● Seu objetivo
Responda às perguntas abaixo com base no trecho do documento.
(a) Qual jogador deu um empurrão no Griffin após uma jogada mais competitiva no final do jogo?
(b) Segundo Baron Davis, o que motivou o grupo?
(c) De qual jogador o Clippers depende imensamente?

● Trecho do documento
O resultado dessa união para proteger Griffin de apanhar dos coleguinhas se converteu em vitórias dentro da quadra, no maior estilo “Os nerds contra-atacam”. Criou união no grupo, orgulho, vontade de enfrentar os adversários, gente pulando no pescoço do Lamar Odom porque ele deu um empurrão no Griffin após uma jogada mais competitiva no final do jogo. E aí o Clippers passou a ser um time que faz jogadas mais competitivas no final do jogo porque sabe que o resto do elenco estará lá para proteger, apoiar e descer o sarrafo se der pancadaria. Baron Davis admitiu que foi isso que motivou o grupo, defender Blake Griffin dos seus agressores, e olha que o Baron Davis não se motiva por nada nesse mundo. O Clippers depende imensamente do talento do Baron Davis, pena que ele não seja lá muito interessado nesse tal de basquete. Mas agora é.

● Material
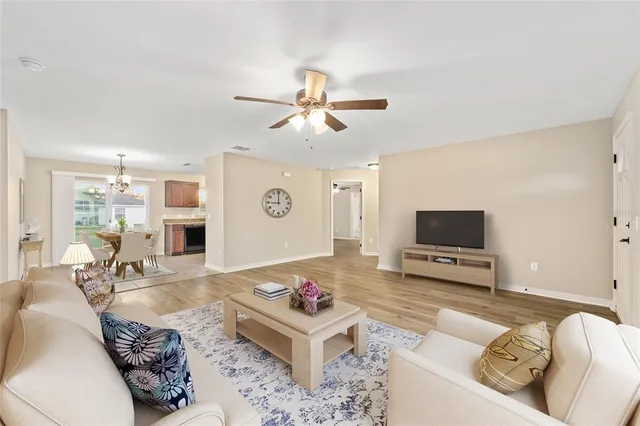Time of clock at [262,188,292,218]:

● Resultado do exercício
(a) Lamar Odom.
(b) Defender Blake Griffin dos seus agressores.
(c) Do Baron Davis.